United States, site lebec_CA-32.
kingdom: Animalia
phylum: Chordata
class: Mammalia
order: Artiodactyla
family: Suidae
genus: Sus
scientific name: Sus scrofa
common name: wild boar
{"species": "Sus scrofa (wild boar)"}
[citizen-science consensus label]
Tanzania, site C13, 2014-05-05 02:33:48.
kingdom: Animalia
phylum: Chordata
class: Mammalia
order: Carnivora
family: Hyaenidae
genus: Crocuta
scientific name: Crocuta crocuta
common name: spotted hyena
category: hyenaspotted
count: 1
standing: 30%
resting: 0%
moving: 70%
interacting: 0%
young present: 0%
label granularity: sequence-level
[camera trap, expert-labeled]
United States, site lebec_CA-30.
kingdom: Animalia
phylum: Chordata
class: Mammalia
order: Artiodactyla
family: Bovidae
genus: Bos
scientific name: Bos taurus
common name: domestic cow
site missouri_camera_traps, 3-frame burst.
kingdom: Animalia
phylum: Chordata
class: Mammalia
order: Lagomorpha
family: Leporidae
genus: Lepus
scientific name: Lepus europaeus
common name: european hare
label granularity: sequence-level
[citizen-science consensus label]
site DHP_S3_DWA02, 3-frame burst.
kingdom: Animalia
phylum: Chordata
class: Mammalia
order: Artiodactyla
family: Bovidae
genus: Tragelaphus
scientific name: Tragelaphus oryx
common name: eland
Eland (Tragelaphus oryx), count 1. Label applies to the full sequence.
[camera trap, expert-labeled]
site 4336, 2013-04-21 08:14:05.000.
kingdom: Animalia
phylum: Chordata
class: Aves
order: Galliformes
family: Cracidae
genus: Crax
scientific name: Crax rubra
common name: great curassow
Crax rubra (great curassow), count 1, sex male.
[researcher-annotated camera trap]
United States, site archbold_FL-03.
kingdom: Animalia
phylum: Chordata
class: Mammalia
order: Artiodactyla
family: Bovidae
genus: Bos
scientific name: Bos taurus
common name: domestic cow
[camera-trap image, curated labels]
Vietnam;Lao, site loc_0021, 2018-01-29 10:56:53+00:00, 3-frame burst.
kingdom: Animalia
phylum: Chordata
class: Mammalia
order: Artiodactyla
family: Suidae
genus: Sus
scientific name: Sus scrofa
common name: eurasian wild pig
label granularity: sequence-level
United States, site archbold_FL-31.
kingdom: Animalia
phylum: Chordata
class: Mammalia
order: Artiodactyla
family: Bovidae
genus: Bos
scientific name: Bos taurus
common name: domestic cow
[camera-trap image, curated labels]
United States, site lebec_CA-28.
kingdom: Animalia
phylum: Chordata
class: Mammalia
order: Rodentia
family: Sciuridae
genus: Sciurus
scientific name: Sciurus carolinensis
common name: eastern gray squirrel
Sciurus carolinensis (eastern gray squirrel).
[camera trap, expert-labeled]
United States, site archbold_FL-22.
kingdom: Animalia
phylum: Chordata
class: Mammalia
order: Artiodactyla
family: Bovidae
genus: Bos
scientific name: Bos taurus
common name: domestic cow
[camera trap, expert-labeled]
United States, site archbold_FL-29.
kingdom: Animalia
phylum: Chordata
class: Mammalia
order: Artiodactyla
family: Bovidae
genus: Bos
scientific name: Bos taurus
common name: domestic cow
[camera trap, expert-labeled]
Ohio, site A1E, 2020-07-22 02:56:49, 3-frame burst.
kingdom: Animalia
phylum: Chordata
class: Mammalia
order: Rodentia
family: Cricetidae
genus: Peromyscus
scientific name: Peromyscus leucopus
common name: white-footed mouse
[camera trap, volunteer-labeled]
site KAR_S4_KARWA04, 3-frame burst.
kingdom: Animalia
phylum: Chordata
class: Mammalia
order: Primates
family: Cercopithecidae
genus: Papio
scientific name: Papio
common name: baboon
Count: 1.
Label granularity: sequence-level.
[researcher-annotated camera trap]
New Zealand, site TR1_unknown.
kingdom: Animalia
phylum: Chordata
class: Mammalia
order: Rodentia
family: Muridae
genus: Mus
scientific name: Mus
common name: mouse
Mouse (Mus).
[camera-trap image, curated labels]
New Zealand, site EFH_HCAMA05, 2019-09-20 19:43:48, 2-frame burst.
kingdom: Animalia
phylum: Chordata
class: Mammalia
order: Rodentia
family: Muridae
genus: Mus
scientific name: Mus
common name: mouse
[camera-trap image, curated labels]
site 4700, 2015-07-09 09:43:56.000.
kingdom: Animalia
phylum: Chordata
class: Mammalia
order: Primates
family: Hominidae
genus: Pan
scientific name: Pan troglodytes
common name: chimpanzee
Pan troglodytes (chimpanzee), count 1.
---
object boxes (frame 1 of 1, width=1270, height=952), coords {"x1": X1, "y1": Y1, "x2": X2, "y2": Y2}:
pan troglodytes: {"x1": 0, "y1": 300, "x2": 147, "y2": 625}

☆ ☆ ☆

Try it — The expected response consists solely of the lines from the one with "object boxes (frame" through the end of the records, repeated exactly.

Expected answer —
object boxes (frame 1 of 1, width=1270, height=952), coords {"x1": X1, "y1": Y1, "x2": X2, "y2": Y2}:
pan troglodytes: {"x1": 0, "y1": 300, "x2": 147, "y2": 625}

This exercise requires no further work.